Items stored from a collection:

# # # #

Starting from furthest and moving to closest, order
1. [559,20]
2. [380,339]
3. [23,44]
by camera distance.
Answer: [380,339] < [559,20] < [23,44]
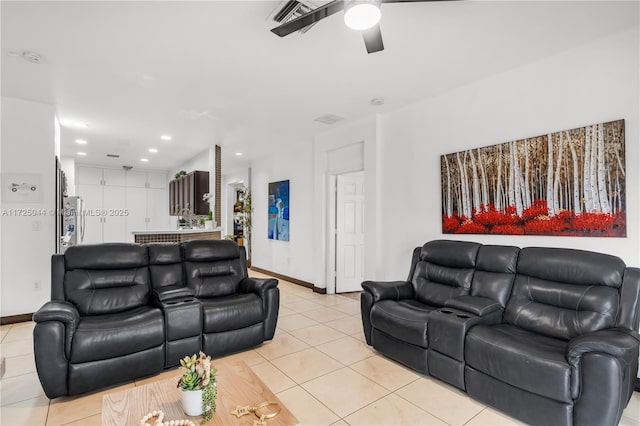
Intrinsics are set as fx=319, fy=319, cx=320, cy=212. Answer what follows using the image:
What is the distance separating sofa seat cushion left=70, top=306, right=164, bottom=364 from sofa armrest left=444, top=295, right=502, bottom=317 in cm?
249

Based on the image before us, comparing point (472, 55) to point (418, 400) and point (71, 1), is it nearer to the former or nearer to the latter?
point (418, 400)

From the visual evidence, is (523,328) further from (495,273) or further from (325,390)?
(325,390)

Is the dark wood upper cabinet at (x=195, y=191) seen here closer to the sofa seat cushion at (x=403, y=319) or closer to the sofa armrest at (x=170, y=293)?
the sofa armrest at (x=170, y=293)

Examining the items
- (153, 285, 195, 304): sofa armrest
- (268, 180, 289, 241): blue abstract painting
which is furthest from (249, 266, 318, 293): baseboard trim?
(153, 285, 195, 304): sofa armrest

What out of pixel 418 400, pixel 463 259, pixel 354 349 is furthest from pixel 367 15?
pixel 354 349

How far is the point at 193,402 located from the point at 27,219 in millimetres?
4158

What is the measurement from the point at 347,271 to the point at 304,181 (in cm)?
189

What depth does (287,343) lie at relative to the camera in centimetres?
341

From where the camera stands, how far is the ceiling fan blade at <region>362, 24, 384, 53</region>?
6.59ft

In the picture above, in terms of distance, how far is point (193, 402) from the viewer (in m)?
1.53

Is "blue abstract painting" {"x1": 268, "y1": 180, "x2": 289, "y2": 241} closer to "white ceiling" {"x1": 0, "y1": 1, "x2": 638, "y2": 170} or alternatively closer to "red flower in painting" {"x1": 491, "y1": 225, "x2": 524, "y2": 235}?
"white ceiling" {"x1": 0, "y1": 1, "x2": 638, "y2": 170}

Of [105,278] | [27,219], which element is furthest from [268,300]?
[27,219]

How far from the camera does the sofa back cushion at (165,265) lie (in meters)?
3.29

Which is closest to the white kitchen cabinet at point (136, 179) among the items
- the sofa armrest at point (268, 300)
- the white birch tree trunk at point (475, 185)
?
the sofa armrest at point (268, 300)
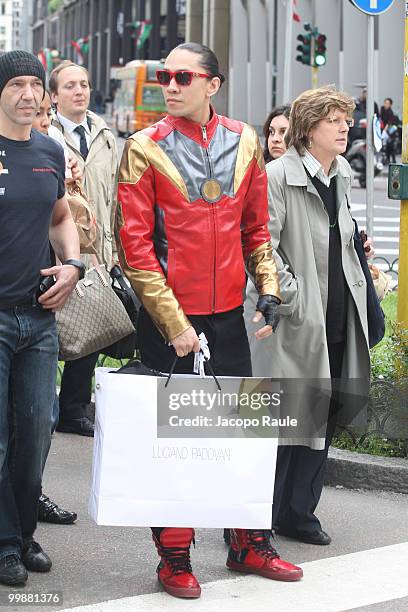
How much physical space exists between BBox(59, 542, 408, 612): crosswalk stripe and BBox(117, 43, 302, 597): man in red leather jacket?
4.3 inches

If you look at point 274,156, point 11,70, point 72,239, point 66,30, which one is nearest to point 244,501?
point 72,239

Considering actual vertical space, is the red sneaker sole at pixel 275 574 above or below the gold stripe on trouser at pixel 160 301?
below

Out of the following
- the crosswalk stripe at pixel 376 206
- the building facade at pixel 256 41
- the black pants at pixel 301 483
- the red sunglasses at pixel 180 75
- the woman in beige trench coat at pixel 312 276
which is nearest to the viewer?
the red sunglasses at pixel 180 75

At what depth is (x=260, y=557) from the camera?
5.03 metres

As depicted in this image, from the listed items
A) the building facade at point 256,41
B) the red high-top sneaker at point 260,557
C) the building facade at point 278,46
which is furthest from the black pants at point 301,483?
the building facade at point 278,46

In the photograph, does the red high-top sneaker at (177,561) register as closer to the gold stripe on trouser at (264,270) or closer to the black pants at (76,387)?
the gold stripe on trouser at (264,270)

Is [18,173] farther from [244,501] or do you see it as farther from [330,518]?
[330,518]

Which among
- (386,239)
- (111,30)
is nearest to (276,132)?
(386,239)

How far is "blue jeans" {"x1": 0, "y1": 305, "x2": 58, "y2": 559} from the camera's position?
186 inches

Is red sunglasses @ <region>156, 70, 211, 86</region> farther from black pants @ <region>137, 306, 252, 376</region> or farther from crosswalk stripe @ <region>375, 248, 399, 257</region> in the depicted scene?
crosswalk stripe @ <region>375, 248, 399, 257</region>

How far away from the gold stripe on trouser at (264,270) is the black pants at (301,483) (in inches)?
27.4

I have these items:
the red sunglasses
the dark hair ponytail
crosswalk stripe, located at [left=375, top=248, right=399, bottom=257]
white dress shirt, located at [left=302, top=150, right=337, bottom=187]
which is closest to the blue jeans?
the red sunglasses

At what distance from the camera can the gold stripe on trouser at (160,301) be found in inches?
184

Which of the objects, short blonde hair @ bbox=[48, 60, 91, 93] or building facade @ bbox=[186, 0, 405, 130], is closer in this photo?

# # # #

**WHAT TO DO:**
Rewrite every line of the data above as a numbered list, leaving out the blank lines and the pictures.

**COMPLETE OUTPUT:**
1. Starting from furthest and moving to closest, order
2. 1. [559,20]
3. 2. [380,339]
4. 3. [23,44]
5. by camera distance.
6. Answer: [380,339] < [559,20] < [23,44]
7. Intrinsics are set as fx=319, fy=319, cx=320, cy=212. Answer what follows using the image:
8. What is the distance separating sofa seat cushion left=70, top=306, right=164, bottom=364 from sofa armrest left=444, top=295, right=502, bottom=317 in cm?
9. 249
10. Based on the image before us, comparing point (472, 55) to point (418, 400) and point (71, 1), is it nearer to the former or nearer to the latter?
11. point (418, 400)
12. From the visual evidence, is (523,328) further from (495,273) or further from (325,390)?
13. (325,390)
14. Is the dark wood upper cabinet at (x=195, y=191) seen here closer to the sofa seat cushion at (x=403, y=319) or closer to the sofa armrest at (x=170, y=293)?
15. the sofa armrest at (x=170, y=293)
16. Examining the items
17. - (153, 285, 195, 304): sofa armrest
18. - (268, 180, 289, 241): blue abstract painting
19. which is furthest from (249, 266, 318, 293): baseboard trim?
20. (153, 285, 195, 304): sofa armrest
21. What out of pixel 418 400, pixel 463 259, pixel 354 349 is furthest from pixel 367 15?
22. pixel 354 349
23. How far is the point at 193,402 located from the point at 27,219 in millimetres?
24. 4158
25. What is the measurement from the point at 347,271 to the point at 304,181 (in cm)?
26. 189
27. What depth does (287,343) lie at relative to the camera in centimetres?
28. 341
29. From where the camera stands, how far is the ceiling fan blade at <region>362, 24, 384, 53</region>?
30. 6.59ft
31. In the picture above, in terms of distance, how far is point (193, 402) from the viewer (in m)?
32. 1.53
33. Is "blue abstract painting" {"x1": 268, "y1": 180, "x2": 289, "y2": 241} closer to "white ceiling" {"x1": 0, "y1": 1, "x2": 638, "y2": 170} or alternatively closer to "red flower in painting" {"x1": 491, "y1": 225, "x2": 524, "y2": 235}?
34. "white ceiling" {"x1": 0, "y1": 1, "x2": 638, "y2": 170}
35. Of [105,278] | [27,219], which element is furthest from [268,300]?
36. [27,219]
37. How far from the camera does the sofa back cushion at (165,265) lie (in meters)?
38. 3.29
39. Which is closest to the white kitchen cabinet at point (136, 179) among the items
40. - the sofa armrest at point (268, 300)
41. - the white birch tree trunk at point (475, 185)
42. ?
43. the sofa armrest at point (268, 300)
44. How much physical space exists between BBox(59, 542, 408, 612): crosswalk stripe and BBox(117, 43, 302, 597): man in red leather jacket?
45. 4.3 inches
46. If you look at point 274,156, point 11,70, point 72,239, point 66,30, which one is nearest to point 244,501?
47. point 72,239
48. Considering actual vertical space, is the red sneaker sole at pixel 275 574 above or below the gold stripe on trouser at pixel 160 301?
49. below
50. Out of the following
51. - the crosswalk stripe at pixel 376 206
52. - the building facade at pixel 256 41
53. - the black pants at pixel 301 483
54. - the red sunglasses at pixel 180 75
55. - the woman in beige trench coat at pixel 312 276
56. which is nearest to the viewer?
57. the red sunglasses at pixel 180 75
58. At what depth is (x=260, y=557) from the camera?
59. 5.03 metres
60. As depicted in this image, from the listed items
61. A) the building facade at point 256,41
62. B) the red high-top sneaker at point 260,557
63. C) the building facade at point 278,46
64. which is furthest from the black pants at point 301,483?
65. the building facade at point 278,46
66. In the photograph, does the red high-top sneaker at (177,561) register as closer to the gold stripe on trouser at (264,270) or closer to the black pants at (76,387)?
67. the gold stripe on trouser at (264,270)
68. Is [18,173] farther from [244,501] or do you see it as farther from [330,518]?
69. [330,518]
70. Which among
71. - (386,239)
72. - (111,30)
73. is nearest to (276,132)?
74. (386,239)
75. How far is "blue jeans" {"x1": 0, "y1": 305, "x2": 58, "y2": 559} from the camera's position?
76. 186 inches
77. Is red sunglasses @ <region>156, 70, 211, 86</region> farther from black pants @ <region>137, 306, 252, 376</region> or farther from crosswalk stripe @ <region>375, 248, 399, 257</region> in the depicted scene?
78. crosswalk stripe @ <region>375, 248, 399, 257</region>
79. How far away from the gold stripe on trouser at (264,270) is the black pants at (301,483) (in inches)?
80. 27.4
81. I have these items:
82. the red sunglasses
83. the dark hair ponytail
84. crosswalk stripe, located at [left=375, top=248, right=399, bottom=257]
85. white dress shirt, located at [left=302, top=150, right=337, bottom=187]
86. which is closest to the blue jeans?
87. the red sunglasses
88. At what distance from the camera can the gold stripe on trouser at (160,301) be found in inches?
89. 184
90. Which of the objects, short blonde hair @ bbox=[48, 60, 91, 93] or building facade @ bbox=[186, 0, 405, 130], is closer in this photo?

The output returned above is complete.